Em criança, com minha família, assisti pela primeira vez, no cinema, ao filme Vinte mil léguas submarinas (20.000 leagues under the sea), de Walt Disney, produzido em 1954. Depois pude reassisti-lo diversas vezes e de diversas maneiras. Ele marcou a minha vida, despertou em mim o amor pela ficção cientifica e pela fantasia.
Até hoje eu vejo esta extraordinária película como uma cabal demonstração do gênio de Walt Disney, talvez o maior cineasta de todos os tempos e aquele que realizou o maior número de filmes de arte, vale dizer, de obras-primas.
Trata-se aqui da adaptação de um romance de outro gênio, Julio Verne (Vingt mille lieus sons le mers no original francês), lançado em 1870. Verne é considerado o pai da ficção cientifica, que ele “emendou” com o romance de aventuras e viagens. É bem verdade que, antes de Verne (1828-1905) já existia ficção cientifica — por exemplo, na obra de Edgar Allan Poe (1809-1849), mas não tão copiosa. O romance de Verne, volumoso e cansativo, porém notável, antecipa a invenção do submarino marítimo de longo alcance, pois há notícia de modelos toscos utilizados em rios, na Guerra de Secessão dos norte-americanos.
Walt Disney produziu 20.000 léguas submarinas com grande requinte. O roteiro de Earl Felton enxugou o romance, propiciando um espetáculo grandioso e sublime, desde a parte técnica (fotografia, cenário, efeitos especiais) à parte moral, passando pela emocional (é eletrizante) e pelas interpretações exemplares do reduzido elenco.

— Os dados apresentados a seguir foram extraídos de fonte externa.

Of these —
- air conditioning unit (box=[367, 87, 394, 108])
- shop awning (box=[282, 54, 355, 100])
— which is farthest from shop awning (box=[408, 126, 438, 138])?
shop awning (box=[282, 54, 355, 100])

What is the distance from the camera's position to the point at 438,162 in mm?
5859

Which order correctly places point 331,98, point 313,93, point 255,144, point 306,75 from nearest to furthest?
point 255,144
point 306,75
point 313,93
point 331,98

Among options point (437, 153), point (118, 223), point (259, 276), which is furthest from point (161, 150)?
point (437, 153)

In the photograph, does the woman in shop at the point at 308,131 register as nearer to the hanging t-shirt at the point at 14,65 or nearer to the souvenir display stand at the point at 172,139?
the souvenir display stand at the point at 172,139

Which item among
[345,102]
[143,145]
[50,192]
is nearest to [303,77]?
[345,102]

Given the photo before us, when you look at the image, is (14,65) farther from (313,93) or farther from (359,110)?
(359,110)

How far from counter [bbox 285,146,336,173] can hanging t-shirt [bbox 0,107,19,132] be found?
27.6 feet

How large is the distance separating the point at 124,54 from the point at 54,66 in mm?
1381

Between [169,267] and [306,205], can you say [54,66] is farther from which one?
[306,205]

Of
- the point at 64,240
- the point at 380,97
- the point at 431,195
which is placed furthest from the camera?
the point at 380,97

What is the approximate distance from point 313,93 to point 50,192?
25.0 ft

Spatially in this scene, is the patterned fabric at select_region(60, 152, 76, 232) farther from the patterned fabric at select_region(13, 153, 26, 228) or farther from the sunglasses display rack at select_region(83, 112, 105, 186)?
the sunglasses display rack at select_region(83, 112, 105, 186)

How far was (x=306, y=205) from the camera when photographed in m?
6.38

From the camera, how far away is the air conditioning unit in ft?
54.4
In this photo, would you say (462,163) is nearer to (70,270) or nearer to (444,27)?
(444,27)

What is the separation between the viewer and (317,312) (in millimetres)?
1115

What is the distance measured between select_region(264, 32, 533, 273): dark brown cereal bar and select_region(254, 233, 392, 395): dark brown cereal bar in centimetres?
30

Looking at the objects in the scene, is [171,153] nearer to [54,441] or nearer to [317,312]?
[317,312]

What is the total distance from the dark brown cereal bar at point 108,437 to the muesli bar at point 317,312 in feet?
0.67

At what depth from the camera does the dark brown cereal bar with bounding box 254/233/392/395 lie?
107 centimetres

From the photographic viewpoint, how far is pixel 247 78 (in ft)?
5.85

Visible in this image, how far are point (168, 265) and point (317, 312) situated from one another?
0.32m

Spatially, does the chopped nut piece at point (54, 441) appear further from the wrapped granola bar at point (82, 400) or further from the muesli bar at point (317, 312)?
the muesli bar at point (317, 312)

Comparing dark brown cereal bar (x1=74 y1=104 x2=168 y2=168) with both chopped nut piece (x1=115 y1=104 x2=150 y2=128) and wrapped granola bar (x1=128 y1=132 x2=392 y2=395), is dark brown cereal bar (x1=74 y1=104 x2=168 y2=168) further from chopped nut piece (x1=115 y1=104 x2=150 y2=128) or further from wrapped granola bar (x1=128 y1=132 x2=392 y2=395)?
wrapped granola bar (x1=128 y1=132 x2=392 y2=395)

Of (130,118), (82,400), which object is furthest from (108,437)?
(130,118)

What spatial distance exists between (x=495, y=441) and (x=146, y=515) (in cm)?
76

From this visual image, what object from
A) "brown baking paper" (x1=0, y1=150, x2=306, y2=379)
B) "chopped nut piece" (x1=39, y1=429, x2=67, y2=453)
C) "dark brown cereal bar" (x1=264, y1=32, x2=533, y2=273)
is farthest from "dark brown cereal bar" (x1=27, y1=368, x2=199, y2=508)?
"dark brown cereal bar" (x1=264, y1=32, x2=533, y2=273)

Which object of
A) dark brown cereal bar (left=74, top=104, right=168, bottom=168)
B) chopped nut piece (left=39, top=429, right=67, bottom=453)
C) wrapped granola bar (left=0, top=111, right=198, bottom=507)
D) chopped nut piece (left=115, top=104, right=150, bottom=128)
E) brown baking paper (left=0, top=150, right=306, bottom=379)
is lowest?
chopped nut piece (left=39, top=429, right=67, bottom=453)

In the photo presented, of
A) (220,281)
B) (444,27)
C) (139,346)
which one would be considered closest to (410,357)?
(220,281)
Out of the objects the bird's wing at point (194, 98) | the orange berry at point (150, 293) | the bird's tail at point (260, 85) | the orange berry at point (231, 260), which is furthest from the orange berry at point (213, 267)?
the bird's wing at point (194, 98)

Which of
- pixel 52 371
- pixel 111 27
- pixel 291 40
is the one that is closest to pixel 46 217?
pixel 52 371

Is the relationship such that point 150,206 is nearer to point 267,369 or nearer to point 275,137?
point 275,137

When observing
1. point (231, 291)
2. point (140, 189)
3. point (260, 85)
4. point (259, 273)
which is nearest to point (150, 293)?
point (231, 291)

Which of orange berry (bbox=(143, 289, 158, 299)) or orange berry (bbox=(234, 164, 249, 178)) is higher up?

De fato, importantes na trama são quatro personagens: o Professor Aronnax, oceanógrafo (Paul Lukas), seu assistente Conseil (Peter Lorre), ambos franceses, o arpoador canadense Ned Land (Kirk Douglas) e finalmente o majestoso, sinistro e misterioso comandante do Nautilus, o Capitão Nemo (James Mason). Este foi, provavelmente, o maior papel da carreira de Mason, que está soberbo na interpretação do herói trágico e meio louco, de origem desconhecida — não revelada no filme e no livro, mas sabemos tratar-se de um hindu.
Nemo é um grande cientista e navegador, com um trágico passado que o torna obcecado por vingança. Preso e torturado pelos colonizadores ingleses, recusou revelar os seus segredos: a energia atômica, que depois moveria o Nautilus. Ao fugir com um grupo de seguidores fiéis, Nemo deixou para trás a família morta (esposa e filho) e tratou de construir o submarino atômico, que usaria para atacar os navios britânicos de guerra ou transportadores de armas, tornando-se assim um terrível “anjo da vingança”.
Sobre isso a película mostra uma cena antológica quando Nemo, com um olhar ensandecido, comanda a carga do Nautilus contra um navio, até a colisão.
Aronnax, embora fascinado pelo imenso mundo submarino posto à disposição da sua curiosidade cientifica, não pode concordar com tais procedimentos, e fará o possível para convencer o capitão a disponibilizar os seus conhecimentos para a humanidade, e cessar a sua “jihad”.
Outra cena antológica — dessas que a gente grava para o resto da vida — é a luta da tripulação do submarino com a lula gigante, o terror dos oceanos. Por ela se vê que na década de 50 já haviam boas trucagens no cinema. Aliás, Walt Disney e sua equipe sempre foram bons em trucagens.
Ned Land (Kirk Douglas) faz o contraponto humorístico do austero e sombrio Capitão Nemo. Ned faz amizade com a foca de bordo e acidentalmente engole um peixinho em conserva. É também o rebelde da história, que não se conforma com o cativeiro e luta pela liberdade, bem mais que Aronnax e Conseil.
Vinte mil léguas submarinas é um épico grandioso que se sustenta na fatídica figura do Capitão Nemo. E em seu final trágico, quando Nemo agoniza ao ser mortalmente baleado, resta uma profecia de esperança: de que aqueles segredos científicos, que se perdem com Nemo, serão um dia descobertos pela humanidade, “quando a Deus aprouver”.